Selected by Ottawa in the second round (No. 32) of the 2019 NHL Draft, Pinto is recognized by the organization as one day providing precious depth at center. Citing "the little things," like winning face-offs and providing a fearless net-front presence, Pinto said he simply tries to play the game the right way.
[RELATED: Complete Prospects coverage]
The Senators believe his abilities are far more wide-ranging than the 18-year-old leads on.
"I think he's a versatile player," Senators chief amateur scout Trent Mann said at the draft in Vancouver. "He brings a lot of different aspects to the game that help you win."
"We had him rated pretty high," Ottawa amateur scout Bob Janecyk said. "You can't go wrong with a good-sized, skilled [center]."
Splitting last season between Lincoln and Tri-City in the United States Hockey League, Pinto (6-foot-2, 188 pounds) had 59 points (28 goals, 31 assists) in 56 games, with nine points (four goals, five assists) in six playoff games.
Pinto will be honing his skating and all-around game this season at the University of North Dakota, which is considered by many to be the closest a college player can get to a professional hockey environment. UND head coach Brad Berry said they've been described as "the 32nd NHL team."

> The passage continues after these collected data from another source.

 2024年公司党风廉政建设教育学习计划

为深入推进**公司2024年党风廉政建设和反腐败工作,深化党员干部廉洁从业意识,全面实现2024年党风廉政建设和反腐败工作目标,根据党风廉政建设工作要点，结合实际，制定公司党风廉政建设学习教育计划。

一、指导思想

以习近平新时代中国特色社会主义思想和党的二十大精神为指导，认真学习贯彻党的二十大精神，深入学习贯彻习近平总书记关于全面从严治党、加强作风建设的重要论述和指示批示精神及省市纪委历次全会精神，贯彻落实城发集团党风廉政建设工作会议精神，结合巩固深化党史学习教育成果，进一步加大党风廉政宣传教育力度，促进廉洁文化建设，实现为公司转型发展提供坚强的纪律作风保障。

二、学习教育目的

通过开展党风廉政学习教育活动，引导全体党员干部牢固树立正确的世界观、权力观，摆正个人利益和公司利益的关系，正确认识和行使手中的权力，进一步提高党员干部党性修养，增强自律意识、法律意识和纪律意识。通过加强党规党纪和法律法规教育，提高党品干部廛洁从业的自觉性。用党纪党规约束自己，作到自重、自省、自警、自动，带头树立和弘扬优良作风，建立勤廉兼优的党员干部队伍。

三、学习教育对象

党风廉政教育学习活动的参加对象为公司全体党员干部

Video: Senators draft F Shane Pinto No. 32
"When we recruit, we look for guys with certain qualities, and he checked the boxes on a lot of the things we look for," Berry said. "He's an outstanding young man that just wants to get better every day, that listens to coaches and wants to play at the highest level.
"We identified him as having very high-end skill level, but kind of a blue-collar mentality approach to the game. Some of the terminology we use, that we like to have in our group, is not wasting a shift and making every shift count. When we watched him, he was a guy that was engaged all the time."
Pinto will get his first taste of the NCAA alongside fellow Senators prospects Jacob Bernard-Docker (No. 26 pick in the 2018 NHL Draft) and Jonathan Tychonick (No. 48 pick in the 2018 NHL Draft). Both have already spent a year at UND, and Pinto is looking forward to learning from two players he hopes to call teammates in Ottawa one day.
"They're awesome guys, first of all," Pinto said. "Once I met them, you could tell they had good personalities. We've been talking, I've been asking some questions about how the life is there and what kind of hockey that they play, and they just told me all good stuff."
Good stuff that will help Pinto progress as a top prospect with the Senators.